● **Activity**: Every line below between the line holding "young present: 10%" and the line holding "United States, site archbold_FL-30.", inclusive, should be repeated exactly, and all other lines omitted.

(Information shown)

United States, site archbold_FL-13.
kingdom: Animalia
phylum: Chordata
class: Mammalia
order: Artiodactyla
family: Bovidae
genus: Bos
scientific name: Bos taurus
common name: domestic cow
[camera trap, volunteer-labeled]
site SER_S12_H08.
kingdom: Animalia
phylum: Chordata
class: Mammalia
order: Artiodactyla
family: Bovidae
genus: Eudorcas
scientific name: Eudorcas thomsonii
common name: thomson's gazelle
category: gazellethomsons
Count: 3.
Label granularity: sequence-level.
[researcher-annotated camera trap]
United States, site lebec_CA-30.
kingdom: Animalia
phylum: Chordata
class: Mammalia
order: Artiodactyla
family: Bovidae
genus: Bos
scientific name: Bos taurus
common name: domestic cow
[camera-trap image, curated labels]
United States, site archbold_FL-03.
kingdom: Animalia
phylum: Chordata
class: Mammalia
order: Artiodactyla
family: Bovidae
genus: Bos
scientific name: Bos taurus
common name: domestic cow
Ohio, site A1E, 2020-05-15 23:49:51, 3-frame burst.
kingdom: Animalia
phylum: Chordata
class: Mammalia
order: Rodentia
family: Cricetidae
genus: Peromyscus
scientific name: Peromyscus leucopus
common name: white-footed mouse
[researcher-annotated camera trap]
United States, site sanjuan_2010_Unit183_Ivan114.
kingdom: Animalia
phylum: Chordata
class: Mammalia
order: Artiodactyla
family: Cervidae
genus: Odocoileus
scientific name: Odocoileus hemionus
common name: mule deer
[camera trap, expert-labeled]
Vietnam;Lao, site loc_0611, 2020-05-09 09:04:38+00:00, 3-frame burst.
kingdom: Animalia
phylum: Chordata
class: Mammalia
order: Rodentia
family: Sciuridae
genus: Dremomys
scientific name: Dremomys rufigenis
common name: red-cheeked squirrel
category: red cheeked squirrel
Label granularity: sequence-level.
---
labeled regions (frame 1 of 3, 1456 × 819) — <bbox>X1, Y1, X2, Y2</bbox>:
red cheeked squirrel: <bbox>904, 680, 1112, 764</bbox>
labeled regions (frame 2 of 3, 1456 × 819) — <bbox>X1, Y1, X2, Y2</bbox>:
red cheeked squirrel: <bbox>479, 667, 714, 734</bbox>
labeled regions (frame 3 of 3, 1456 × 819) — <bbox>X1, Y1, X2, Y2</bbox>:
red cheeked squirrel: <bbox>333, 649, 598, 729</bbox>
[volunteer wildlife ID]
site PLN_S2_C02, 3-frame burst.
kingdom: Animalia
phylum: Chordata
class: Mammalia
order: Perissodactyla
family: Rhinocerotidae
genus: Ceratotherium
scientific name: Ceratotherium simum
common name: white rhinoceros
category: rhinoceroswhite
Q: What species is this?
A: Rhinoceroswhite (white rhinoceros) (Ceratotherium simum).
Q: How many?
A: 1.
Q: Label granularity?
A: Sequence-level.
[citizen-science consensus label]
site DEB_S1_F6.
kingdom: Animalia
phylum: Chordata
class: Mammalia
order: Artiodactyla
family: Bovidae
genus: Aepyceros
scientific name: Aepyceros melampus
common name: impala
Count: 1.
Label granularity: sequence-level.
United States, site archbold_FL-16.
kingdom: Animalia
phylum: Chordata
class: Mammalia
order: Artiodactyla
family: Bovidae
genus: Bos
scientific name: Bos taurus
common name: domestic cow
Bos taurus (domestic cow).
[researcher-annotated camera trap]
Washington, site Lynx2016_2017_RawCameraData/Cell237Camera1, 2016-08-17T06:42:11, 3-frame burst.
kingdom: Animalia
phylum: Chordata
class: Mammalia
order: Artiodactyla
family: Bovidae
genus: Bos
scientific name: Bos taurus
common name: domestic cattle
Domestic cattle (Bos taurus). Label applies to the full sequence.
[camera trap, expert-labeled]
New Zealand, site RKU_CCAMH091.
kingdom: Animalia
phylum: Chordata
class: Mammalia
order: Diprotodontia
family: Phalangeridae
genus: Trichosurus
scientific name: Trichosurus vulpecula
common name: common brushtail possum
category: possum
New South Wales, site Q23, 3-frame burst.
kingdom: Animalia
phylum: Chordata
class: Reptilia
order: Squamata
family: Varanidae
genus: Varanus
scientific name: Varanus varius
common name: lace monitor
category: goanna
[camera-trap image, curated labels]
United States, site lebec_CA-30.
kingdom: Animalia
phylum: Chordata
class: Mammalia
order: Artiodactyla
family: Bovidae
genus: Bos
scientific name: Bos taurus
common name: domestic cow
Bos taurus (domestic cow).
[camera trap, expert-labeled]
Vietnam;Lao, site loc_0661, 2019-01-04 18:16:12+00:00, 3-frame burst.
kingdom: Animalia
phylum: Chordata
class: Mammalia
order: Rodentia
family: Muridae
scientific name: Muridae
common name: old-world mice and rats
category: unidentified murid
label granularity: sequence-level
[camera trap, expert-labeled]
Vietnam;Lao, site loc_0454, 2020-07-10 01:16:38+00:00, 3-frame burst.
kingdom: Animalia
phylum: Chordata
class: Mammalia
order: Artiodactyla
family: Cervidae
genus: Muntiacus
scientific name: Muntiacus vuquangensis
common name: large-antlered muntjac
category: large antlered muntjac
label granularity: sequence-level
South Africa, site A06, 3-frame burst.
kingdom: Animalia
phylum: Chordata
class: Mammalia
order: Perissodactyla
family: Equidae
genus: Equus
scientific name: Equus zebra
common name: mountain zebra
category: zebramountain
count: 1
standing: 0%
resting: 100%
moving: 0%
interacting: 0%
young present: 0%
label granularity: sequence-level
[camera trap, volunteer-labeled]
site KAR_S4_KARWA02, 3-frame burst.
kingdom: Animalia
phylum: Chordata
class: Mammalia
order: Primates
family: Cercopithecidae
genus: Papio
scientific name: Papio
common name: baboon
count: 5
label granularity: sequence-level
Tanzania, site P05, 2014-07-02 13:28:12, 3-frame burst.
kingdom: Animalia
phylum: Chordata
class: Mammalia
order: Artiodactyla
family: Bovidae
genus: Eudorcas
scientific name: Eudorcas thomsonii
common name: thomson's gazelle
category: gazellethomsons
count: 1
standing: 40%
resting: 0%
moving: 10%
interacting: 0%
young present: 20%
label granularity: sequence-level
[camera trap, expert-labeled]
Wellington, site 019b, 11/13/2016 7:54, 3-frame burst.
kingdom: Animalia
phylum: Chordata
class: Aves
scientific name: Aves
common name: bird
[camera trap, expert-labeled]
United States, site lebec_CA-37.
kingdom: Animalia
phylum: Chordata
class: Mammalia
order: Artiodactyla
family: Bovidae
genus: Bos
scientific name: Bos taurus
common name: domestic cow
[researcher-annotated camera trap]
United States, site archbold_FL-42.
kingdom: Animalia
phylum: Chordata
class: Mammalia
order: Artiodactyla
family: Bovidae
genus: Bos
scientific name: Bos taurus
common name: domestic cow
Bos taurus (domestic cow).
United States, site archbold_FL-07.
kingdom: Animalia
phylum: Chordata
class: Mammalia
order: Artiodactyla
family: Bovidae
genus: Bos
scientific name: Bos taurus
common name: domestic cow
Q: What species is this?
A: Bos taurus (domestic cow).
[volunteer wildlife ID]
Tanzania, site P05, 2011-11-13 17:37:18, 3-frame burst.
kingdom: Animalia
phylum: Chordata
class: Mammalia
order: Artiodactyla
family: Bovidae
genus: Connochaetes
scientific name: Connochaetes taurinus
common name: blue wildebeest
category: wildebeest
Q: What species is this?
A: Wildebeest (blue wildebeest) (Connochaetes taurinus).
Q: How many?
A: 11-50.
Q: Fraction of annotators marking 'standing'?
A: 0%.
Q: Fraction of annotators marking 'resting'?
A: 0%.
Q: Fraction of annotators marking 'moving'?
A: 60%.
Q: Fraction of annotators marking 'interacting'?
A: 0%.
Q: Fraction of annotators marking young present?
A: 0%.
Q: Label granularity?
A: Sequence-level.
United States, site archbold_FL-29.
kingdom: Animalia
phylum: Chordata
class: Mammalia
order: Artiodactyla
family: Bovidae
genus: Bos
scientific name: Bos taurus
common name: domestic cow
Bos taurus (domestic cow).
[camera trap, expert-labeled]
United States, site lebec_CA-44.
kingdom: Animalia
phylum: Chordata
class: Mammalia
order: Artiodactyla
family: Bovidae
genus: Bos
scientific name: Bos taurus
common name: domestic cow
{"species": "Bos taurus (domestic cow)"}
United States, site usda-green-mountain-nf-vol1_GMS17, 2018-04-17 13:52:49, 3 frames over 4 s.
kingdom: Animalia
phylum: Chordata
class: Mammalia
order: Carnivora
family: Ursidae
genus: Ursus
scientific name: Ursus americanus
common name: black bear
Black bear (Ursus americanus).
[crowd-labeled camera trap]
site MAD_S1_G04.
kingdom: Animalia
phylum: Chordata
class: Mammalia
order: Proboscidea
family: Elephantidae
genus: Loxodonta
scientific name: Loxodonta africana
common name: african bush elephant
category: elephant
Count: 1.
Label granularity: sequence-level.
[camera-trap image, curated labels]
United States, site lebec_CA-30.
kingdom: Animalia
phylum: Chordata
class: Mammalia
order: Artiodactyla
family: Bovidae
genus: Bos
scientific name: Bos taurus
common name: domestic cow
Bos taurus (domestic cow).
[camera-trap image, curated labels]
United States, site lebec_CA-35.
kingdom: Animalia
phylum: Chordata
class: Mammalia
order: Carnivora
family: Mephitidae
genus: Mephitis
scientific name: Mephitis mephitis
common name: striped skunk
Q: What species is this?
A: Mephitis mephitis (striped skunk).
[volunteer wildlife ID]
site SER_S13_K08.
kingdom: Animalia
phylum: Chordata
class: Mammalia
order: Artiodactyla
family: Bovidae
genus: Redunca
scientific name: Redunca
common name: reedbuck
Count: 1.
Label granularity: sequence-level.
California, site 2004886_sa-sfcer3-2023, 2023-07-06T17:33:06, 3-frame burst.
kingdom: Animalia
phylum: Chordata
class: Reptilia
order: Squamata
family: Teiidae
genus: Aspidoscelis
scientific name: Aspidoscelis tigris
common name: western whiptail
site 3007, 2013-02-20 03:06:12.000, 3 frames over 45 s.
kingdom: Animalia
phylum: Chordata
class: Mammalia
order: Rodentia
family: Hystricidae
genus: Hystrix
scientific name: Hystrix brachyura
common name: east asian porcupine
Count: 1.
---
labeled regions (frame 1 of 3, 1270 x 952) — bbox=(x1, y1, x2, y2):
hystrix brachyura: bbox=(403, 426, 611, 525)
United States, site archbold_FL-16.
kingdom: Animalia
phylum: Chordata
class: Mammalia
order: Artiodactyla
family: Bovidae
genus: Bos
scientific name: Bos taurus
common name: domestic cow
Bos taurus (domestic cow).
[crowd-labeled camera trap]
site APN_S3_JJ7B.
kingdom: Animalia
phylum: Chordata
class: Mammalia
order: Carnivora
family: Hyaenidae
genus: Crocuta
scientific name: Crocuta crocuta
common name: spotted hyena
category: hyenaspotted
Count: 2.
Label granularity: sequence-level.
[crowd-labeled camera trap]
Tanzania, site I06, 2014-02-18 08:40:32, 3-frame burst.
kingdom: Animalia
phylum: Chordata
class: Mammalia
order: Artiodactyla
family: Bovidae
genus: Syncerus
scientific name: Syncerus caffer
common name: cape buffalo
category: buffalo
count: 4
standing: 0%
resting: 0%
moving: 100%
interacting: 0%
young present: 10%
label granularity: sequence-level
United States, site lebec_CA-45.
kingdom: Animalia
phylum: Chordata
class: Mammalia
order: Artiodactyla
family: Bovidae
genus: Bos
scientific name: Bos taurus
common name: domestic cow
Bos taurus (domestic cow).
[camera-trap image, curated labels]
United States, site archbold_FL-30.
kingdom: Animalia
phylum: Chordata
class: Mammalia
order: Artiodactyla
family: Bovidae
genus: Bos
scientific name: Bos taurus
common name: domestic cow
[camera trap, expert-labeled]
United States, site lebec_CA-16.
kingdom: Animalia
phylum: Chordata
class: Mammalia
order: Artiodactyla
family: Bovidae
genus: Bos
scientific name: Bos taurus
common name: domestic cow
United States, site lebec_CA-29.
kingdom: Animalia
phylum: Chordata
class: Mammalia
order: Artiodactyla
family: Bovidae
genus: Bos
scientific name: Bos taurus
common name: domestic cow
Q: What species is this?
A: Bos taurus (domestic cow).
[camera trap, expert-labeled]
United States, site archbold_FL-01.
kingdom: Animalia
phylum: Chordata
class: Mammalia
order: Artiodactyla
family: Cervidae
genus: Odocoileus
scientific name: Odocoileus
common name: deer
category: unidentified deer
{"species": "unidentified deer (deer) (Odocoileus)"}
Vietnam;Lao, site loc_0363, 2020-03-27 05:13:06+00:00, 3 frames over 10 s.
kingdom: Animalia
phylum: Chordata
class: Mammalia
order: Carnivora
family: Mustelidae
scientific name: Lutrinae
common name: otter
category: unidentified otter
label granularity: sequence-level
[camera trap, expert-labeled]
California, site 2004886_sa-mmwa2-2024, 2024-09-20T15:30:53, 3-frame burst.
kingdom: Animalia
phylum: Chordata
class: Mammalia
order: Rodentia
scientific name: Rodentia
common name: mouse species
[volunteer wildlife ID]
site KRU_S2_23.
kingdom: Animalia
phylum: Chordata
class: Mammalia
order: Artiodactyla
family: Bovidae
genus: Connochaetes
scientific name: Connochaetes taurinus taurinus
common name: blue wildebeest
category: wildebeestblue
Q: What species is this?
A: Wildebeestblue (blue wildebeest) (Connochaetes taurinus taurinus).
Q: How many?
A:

(End Information shown)

● **Solution to the exercise**:
young present: 10%
label granularity: sequence-level
United States, site lebec_CA-45.
kingdom: Animalia
phylum: Chordata
class: Mammalia
order: Artiodactyla
family: Bovidae
genus: Bos
scientific name: Bos taurus
common name: domestic cow
Bos taurus (domestic cow).
[camera-trap image, curated labels]
United States, site archbold_FL-30.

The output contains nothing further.